◆ **What to produce**
Print the lines below exactly as written, with none missing.

== Data for this task

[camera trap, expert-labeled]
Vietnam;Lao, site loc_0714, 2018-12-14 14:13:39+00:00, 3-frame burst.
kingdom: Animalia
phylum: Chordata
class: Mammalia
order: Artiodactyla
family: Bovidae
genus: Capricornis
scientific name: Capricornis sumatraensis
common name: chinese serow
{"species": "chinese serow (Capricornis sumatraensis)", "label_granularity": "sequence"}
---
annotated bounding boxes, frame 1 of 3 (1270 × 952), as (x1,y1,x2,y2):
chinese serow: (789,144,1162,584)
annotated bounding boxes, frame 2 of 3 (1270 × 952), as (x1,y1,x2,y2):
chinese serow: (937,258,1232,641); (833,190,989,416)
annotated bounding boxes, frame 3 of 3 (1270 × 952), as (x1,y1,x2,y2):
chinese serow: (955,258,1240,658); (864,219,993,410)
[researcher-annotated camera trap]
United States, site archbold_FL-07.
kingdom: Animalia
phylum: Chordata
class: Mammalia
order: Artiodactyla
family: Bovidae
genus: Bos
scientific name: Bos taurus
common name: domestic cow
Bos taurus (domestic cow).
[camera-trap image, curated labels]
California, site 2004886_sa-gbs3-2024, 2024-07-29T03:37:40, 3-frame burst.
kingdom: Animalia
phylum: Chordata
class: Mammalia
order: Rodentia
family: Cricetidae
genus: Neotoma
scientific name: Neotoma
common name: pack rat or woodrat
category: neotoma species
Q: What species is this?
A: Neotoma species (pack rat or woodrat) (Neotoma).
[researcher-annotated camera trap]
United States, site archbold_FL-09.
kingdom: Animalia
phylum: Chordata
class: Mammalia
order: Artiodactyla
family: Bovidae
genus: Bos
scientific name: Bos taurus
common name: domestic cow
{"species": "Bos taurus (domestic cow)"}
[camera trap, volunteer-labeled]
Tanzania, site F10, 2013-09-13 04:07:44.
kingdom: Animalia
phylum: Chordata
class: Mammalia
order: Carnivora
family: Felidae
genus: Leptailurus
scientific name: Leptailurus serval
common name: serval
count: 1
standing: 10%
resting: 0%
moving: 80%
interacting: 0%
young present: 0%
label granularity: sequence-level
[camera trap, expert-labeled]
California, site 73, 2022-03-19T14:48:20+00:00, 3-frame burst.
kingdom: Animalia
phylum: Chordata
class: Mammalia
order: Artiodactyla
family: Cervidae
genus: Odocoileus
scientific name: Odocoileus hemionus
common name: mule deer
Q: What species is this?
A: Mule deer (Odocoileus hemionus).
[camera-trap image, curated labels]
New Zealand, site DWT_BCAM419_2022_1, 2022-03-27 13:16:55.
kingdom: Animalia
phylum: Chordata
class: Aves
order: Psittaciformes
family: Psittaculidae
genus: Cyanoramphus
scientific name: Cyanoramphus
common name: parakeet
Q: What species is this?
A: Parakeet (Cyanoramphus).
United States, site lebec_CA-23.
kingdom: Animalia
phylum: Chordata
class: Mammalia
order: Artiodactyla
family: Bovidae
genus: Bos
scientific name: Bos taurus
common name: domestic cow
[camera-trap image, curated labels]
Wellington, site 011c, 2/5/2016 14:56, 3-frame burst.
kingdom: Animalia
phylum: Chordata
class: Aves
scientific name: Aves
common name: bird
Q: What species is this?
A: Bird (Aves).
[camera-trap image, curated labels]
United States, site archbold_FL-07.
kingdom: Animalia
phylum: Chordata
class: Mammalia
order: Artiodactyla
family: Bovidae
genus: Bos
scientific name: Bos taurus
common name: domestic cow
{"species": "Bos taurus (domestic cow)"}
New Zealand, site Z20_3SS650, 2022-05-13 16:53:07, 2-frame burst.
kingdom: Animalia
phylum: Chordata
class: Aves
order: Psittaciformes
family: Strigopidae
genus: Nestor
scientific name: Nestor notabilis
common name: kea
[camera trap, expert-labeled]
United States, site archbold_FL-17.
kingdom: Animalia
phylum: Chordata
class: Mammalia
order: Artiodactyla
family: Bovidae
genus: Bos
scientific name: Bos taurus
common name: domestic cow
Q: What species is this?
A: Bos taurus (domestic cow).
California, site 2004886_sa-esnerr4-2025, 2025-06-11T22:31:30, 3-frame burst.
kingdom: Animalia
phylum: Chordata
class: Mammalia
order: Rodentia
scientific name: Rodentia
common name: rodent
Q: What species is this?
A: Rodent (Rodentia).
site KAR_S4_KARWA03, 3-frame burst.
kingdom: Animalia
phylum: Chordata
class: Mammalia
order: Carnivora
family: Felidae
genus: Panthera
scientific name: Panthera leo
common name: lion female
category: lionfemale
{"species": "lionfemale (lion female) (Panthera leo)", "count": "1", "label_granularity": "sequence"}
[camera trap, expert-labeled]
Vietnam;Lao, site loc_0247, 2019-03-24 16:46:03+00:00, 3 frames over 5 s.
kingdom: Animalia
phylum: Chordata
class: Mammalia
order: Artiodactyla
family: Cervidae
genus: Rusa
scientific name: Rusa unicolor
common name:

====

◆ **Exercise output**
[camera trap, expert-labeled]
Vietnam;Lao, site loc_0714, 2018-12-14 14:13:39+00:00, 3-frame burst.
kingdom: Animalia
phylum: Chordata
class: Mammalia
order: Artiodactyla
family: Bovidae
genus: Capricornis
scientific name: Capricornis sumatraensis
common name: chinese serow
{"species": "chinese serow (Capricornis sumatraensis)", "label_granularity": "sequence"}
---
annotated bounding boxes, frame 1 of 3 (1270 × 952), as (x1,y1,x2,y2):
chinese serow: (789,144,1162,584)
annotated bounding boxes, frame 2 of 3 (1270 × 952), as (x1,y1,x2,y2):
chinese serow: (937,258,1232,641); (833,190,989,416)
annotated bounding boxes, frame 3 of 3 (1270 × 952), as (x1,y1,x2,y2):
chinese serow: (955,258,1240,658); (864,219,993,410)
[researcher-annotated camera trap]
United States, site archbold_FL-07.
kingdom: Animalia
phylum: Chordata
class: Mammalia
order: Artiodactyla
family: Bovidae
genus: Bos
scientific name: Bos taurus
common name: domestic cow
Bos taurus (domestic cow).
[camera-trap image, curated labels]
California, site 2004886_sa-gbs3-2024, 2024-07-29T03:37:40, 3-frame burst.
kingdom: Animalia
phylum: Chordata
class: Mammalia
order: Rodentia
family: Cricetidae
genus: Neotoma
scientific name: Neotoma
common name: pack rat or woodrat
category: neotoma species
Q: What species is this?
A: Neotoma species (pack rat or woodrat) (Neotoma).
[researcher-annotated camera trap]
United States, site archbold_FL-09.
kingdom: Animalia
phylum: Chordata
class: Mammalia
order: Artiodactyla
family: Bovidae
genus: Bos
scientific name: Bos taurus
common name: domestic cow
{"species": "Bos taurus (domestic cow)"}
[camera trap, volunteer-labeled]
Tanzania, site F10, 2013-09-13 04:07:44.
kingdom: Animalia
phylum: Chordata
class: Mammalia
order: Carnivora
family: Felidae
genus: Leptailurus
scientific name: Leptailurus serval
common name: serval
count: 1
standing: 10%
resting: 0%
moving: 80%
interacting: 0%
young present: 0%
label granularity: sequence-level
[camera trap, expert-labeled]
California, site 73, 2022-03-19T14:48:20+00:00, 3-frame burst.
kingdom: Animalia
phylum: Chordata
class: Mammalia
order: Artiodactyla
family: Cervidae
genus: Odocoileus
scientific name: Odocoileus hemionus
common name: mule deer
Q: What species is this?
A: Mule deer (Odocoileus hemionus).
[camera-trap image, curated labels]
New Zealand, site DWT_BCAM419_2022_1, 2022-03-27 13:16:55.
kingdom: Animalia
phylum: Chordata
class: Aves
order: Psittaciformes
family: Psittaculidae
genus: Cyanoramphus
scientific name: Cyanoramphus
common name: parakeet
Q: What species is this?
A: Parakeet (Cyanoramphus).
United States, site lebec_CA-23.
kingdom: Animalia
phylum: Chordata
class: Mammalia
order: Artiodactyla
family: Bovidae
genus: Bos
scientific name: Bos taurus
common name: domestic cow
[camera-trap image, curated labels]
Wellington, site 011c, 2/5/2016 14:56, 3-frame burst.
kingdom: Animalia
phylum: Chordata
class: Aves
scientific name: Aves
common name: bird
Q: What species is this?
A: Bird (Aves).
[camera-trap image, curated labels]
United States, site archbold_FL-07.
kingdom: Animalia
phylum: Chordata
class: Mammalia
order: Artiodactyla
family: Bovidae
genus: Bos
scientific name: Bos taurus
common name: domestic cow
{"species": "Bos taurus (domestic cow)"}
New Zealand, site Z20_3SS650, 2022-05-13 16:53:07, 2-frame burst.
kingdom: Animalia
phylum: Chordata
class: Aves
order: Psittaciformes
family: Strigopidae
genus: Nestor
scientific name: Nestor notabilis
common name: kea
[camera trap, expert-labeled]
United States, site archbold_FL-17.
kingdom: Animalia
phylum: Chordata
class: Mammalia
order: Artiodactyla
family: Bovidae
genus: Bos
scientific name: Bos taurus
common name: domestic cow
Q: What species is this?
A: Bos taurus (domestic cow).
California, site 2004886_sa-esnerr4-2025, 2025-06-11T22:31:30, 3-frame burst.
kingdom: Animalia
phylum: Chordata
class: Mammalia
order: Rodentia
scientific name: Rodentia
common name: rodent
Q: What species is this?
A: Rodent (Rodentia).
site KAR_S4_KARWA03, 3-frame burst.
kingdom: Animalia
phylum: Chordata
class: Mammalia
order: Carnivora
family: Felidae
genus: Panthera
scientific name: Panthera leo
common name: lion female
category: lionfemale
{"species": "lionfemale (lion female) (Panthera leo)", "count": "1", "label_granularity": "sequence"}
[camera trap, expert-labeled]
Vietnam;Lao, site loc_0247, 2019-03-24 16:46:03+00:00, 3 frames over 5 s.
kingdom: Animalia
phylum: Chordata
class: Mammalia
order: Artiodactyla
family: Cervidae
genus: Rusa
scientific name: Rusa unicolor
common name:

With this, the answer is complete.